TASK REQUIREMENTS:
1. Using the passage on the greenhouse effect, decide whether each statement agrees with it: (a) Carbon dioxide concentration stayed at around 280 ppm from 1000 to 1750 ce. (b) Methane is less potent than carbon dioxide, volume for volume. (c) Average temperatures have risen by less than 1°C since 1750. For each, give yes or no and quote the words that decide it.
2. Extend the passage on the greenhouse effect, picking up after its final sentence.
*** DOCUMENT EXTRACT ***
The greenhouse effect

The Earth is warmed by radiation from the sun. Some of this radiation is absorbed, but much is radiated back. The atmosphere prevents some of this radiation from escaping (infrared radiation included), acting like a blanket. If there were no atmosphere, the Earth would be much colder. This entrapment of radiation is known as ‘the greenhouse effect’.

Within a greenhouse, some of the radiation from the plants and their surroundings is trapped and reflected back by the glass. This makes the greenhouse warmer than the ambient environment. The Earth’s atmosphere acts in a similar way, trapping heat and making our planet warm enough to be hospitable to life.

But the greenhouse effect is getting stronger, and the atmosphere is becoming warmer in consequence. This change is associated with an increase of various ‘greenhouse gases’, of which carbon dioxide is the foremost by volume. For the period 1000–1750 ce (and for much of the time since the last ice age), the concentration of carbon dioxide remained at around 280 parts per million (ppm). But by 2000 ce, it had reached 368 ppm, and it currently stands at well over 400 ppm (Houghton 2015: 70; according to Caldecott and his distinguished sources, at 421 ppm in 2022 (Caldecott 2022a: 3: UCSD and SIO 2022). Across the same period (since the year 1750), average temperatures have risen by over 1°C (Caldecott 2022a: 72, Fig. 4.4), most of this increase being attributable to human activity. That may not sound much, but superficially small increases can have huge impacts, as will shortly be seen. (A shorter version of Caldecott’s essay was published later in 2022: see Caldecott 2022b.)

Nor is carbon dioxide the only greenhouse gas. Methane (a gas generated by the decay of organic matter) is another, and one that is much more potent, volume for volume, at that. The average concentration of methane from 1000 to 1750 ce was 700 parts per billion (ppb), but this had increased to 1,750 ppb in the year 2000, and to 1,809 ppb in 2012 (Houghton 2015: 70). According to Caldecott and Tollefson, this average level reached over 1,900 ppb in 2022 (Caldecott 2022a: 3; Tollefson 2022), after a record increase during 2020–2021; this total amounts to 262 per cent of the pre-industrial level (Horton 2022). One human contribution to methane levels is made through the manufacture of plastics, for microplastics (the tiny fragments into which plastic bottles and wrappings are shredded by the action of seas and oceans) emit methane as they break down (Winters 2022: 11). Surprisingly, reservoirs contributed 5.2 per cent of global anthropogenic methane emissions in 2020 (Soued et al. 2022). Methane is particularly significant (among other reasons) because ‘vast amounts of methane . . . are trapped in permafrost on land and under the sea around the Arctic’ (Broome 2012: 75). If the warming of the atmosphere causes much of this methane to escape, then the greenhouse effect will be hugely accelerated.
*** DATA LISTING ***
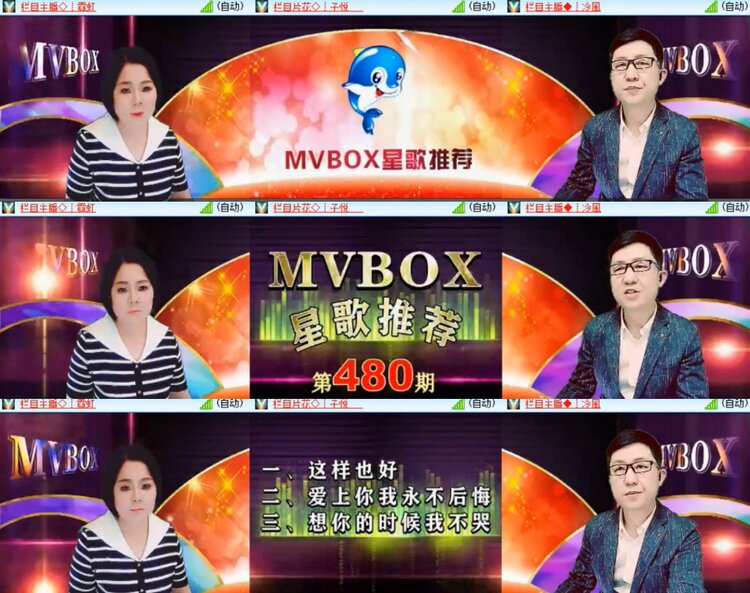 心玫🎤V娱热点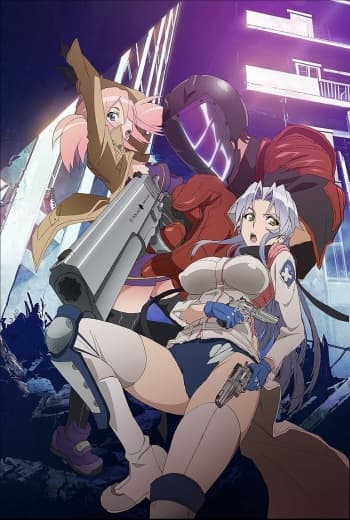 Poster phim Triage X: Recollection XOXO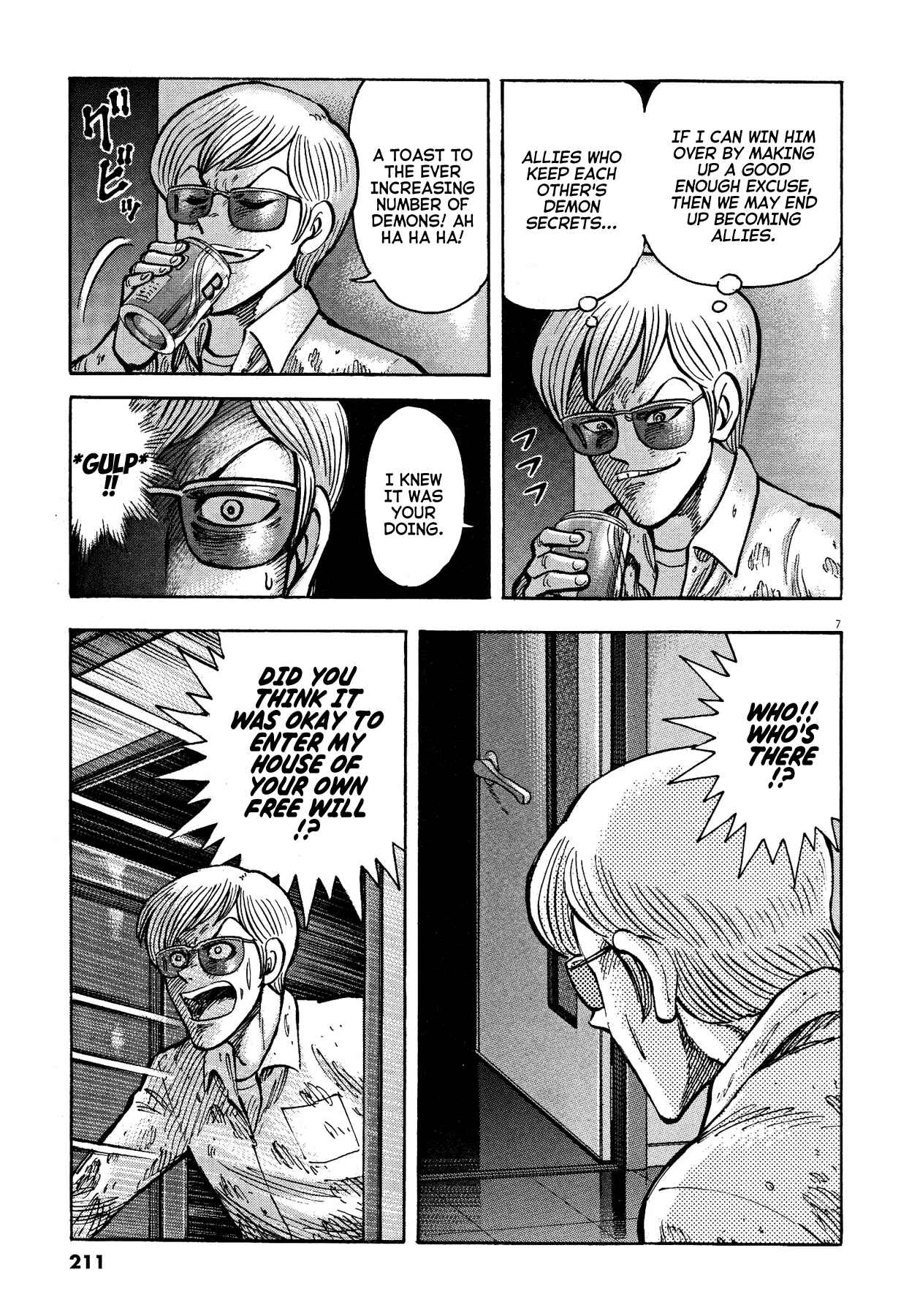 Page 7 Chapter 61 Devilman Saga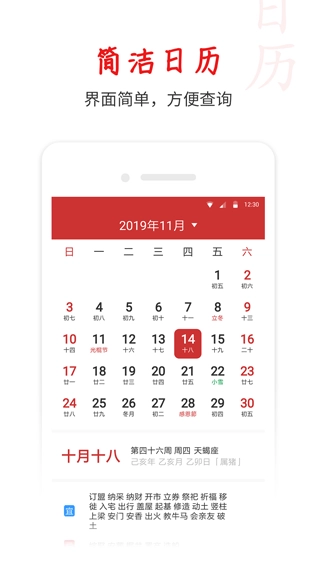 桔子万年历图1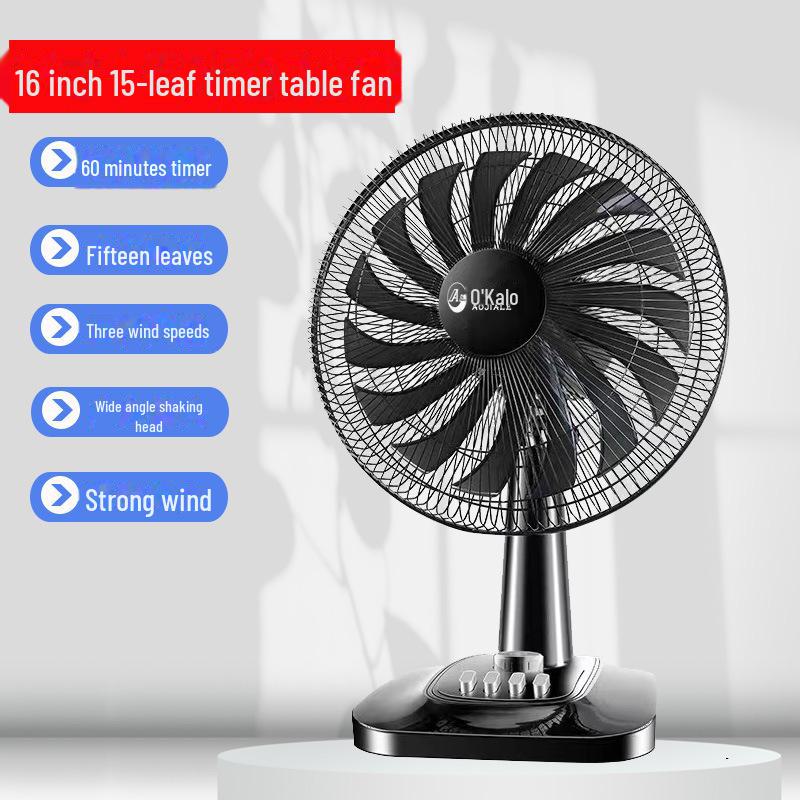 Бесшумный настольный электрический вентилятор: 12/16-дюймовый качающийся настольный вентилятор для дома или общежития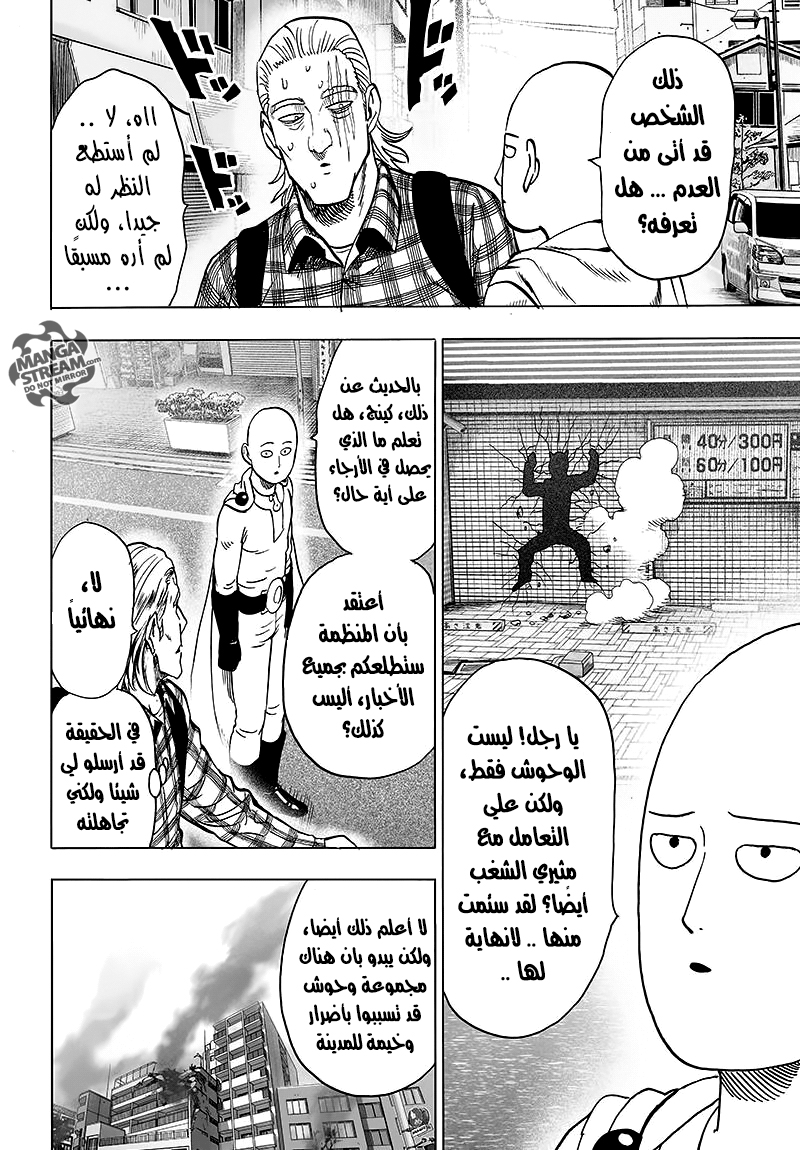 One punch Man: Chapter 77 - Page 30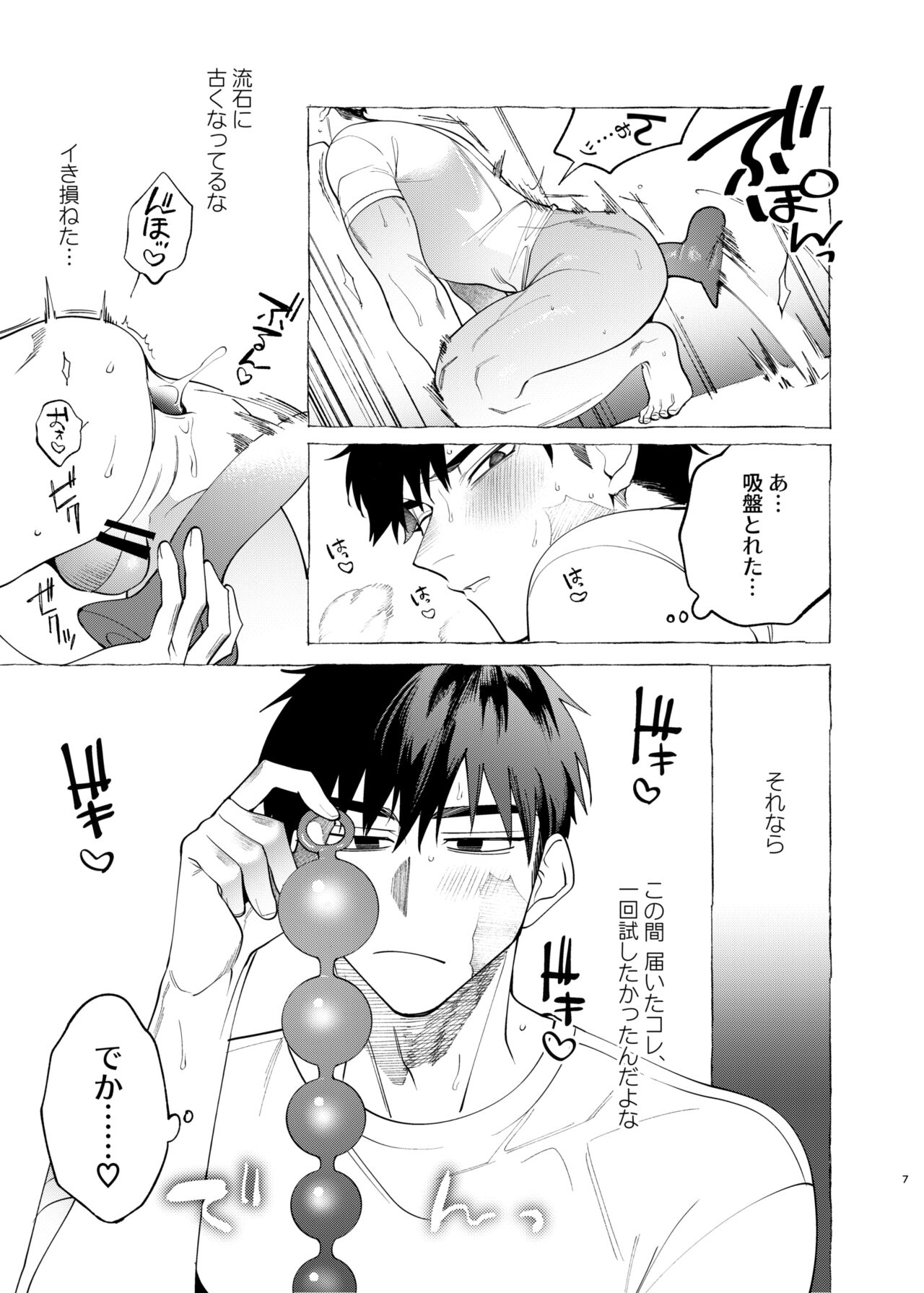 Kainushi-sama no hitori Goto page 7 full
***
PER-TASK ANSWERS:
1.
(a) Yes: "For the period 1000–1750 ce (and for much of the time since the last ice age), the concentration of carbon dioxide remained at around 280 parts per million (ppm)."
(b) No: "one that is much more potent, volume for volume, at that."
(c) No: "average temperatures have risen by over 1°C"

2.
A third significant greenhouse gas is nitrous oxide, generated through the use of nitrogen fertilizers and from the use of diesel in the engines of cars and lorries. From 1000 to 1750, its concentration in the atmosphere was 270 ppb; by 2012, this had risen to 325 ppb (Houghton 2015: 70), and, by 2022, to 335 ppb (Carrington 2022: 4). As we shall see in the next chapter, as well as being a potent greenhouse gas, nitrous oxide is also a source of air pollution and a widespread direct threat to human health.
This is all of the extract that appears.